Socket A (also known as Socket 462) is a zero insertion force pin grid array (PGA) CPU socket used for AMD processors ranging from the Athlon Thunderbird to the Athlon XP/MP 3200+, and AMD budget processors including the Duron and Sempron. Socket A also supports AMD Geode NX embedded processors (derived from the Mobile Athlon XP).  The socket is a zero insertion force pin grid array type with 462 pins (nine pins are blocked in the socket to prevent accidental insertion of Socket 370 CPUs, hence the number 462). The front-side bus frequencies supported for the AMD Athlon XP and Sempron are 133 MHz, 166 MHz, and 200 MHz. Socket A supports 32-bit CPUs only.

Socket A was replaced by Socket 754 and Socket 939 during 2003 and 2004 respectively, except for its use with Geode NX processors.

Technical specifications 
 Support of processor clock-speeds between 600 MHz (Duron) to 2333 MHz (Athlon XP 3200+)
 Double data rate 100, 133, 166 and 200 MHz front-side bus on Duron, XP and Sempron processors, based on the Alpha 21264 EV6 bus.
 
Initially launched with 100 MHz FSB support in the earliest chipsets it evolved stepwise to faster 200 MHz FSB while maintaining pin compatibility throughout its lifetime. However, clock, timing, BIOS and voltage differences restrict compatibility between older chipsets and later processors.

*Dataset extract*:

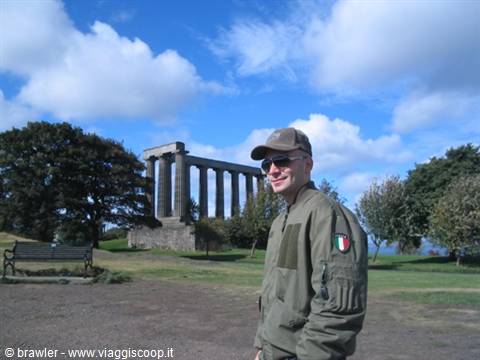 Smiling tourist in front of the National Monument atop Calton Hill
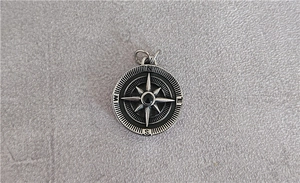 Detail of vintage compass pendant in oxidized silver steel with black bead and NSEW engraving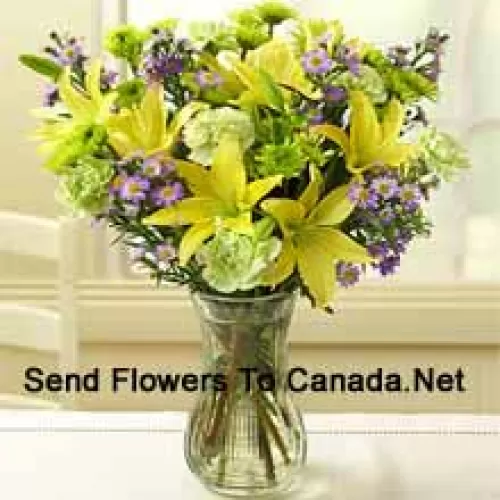 Yellow Lilies And Other Assorted Flowers Arranged Beautifully In A Glass Vase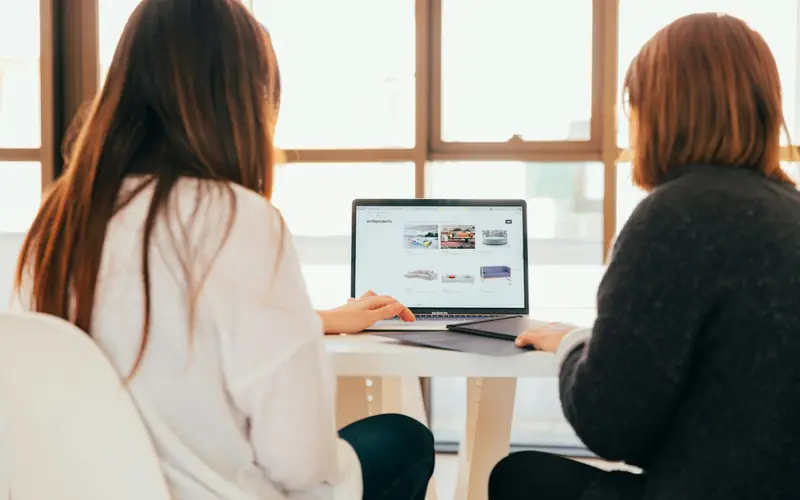 Two women sit side by side at a white table by a large window, looking at a laptop together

*Written task 1*:
In the Socket A text, which two sockets replaced Socket A, and in which years?
*Written task 2*:
Copy part of the Socket A text word for word, starting at the words "Socket A (also" and ending after "32-bit CPUs only.".

*Answer box 1*:
Socket 754 replaced it in 2003 and Socket 939 in 2004.

*Answer box 2*:
Socket A (also known as Socket 462) is a zero insertion force pin grid array (PGA) CPU socket used for AMD processors ranging from the Athlon Thunderbird to the Athlon XP/MP 3200+, and AMD budget processors including the Duron and Sempron. Socket A also supports AMD Geode NX embedded processors (derived from the Mobile Athlon XP).  The socket is a zero insertion force pin grid array type with 462 pins (nine pins are blocked in the socket to prevent accidental insertion of Socket 370 CPUs, hence the number 462). The front-side bus frequencies supported for the AMD Athlon XP and Sempron are 133 MHz, 166 MHz, and 200 MHz. Socket A supports 32-bit CPUs only.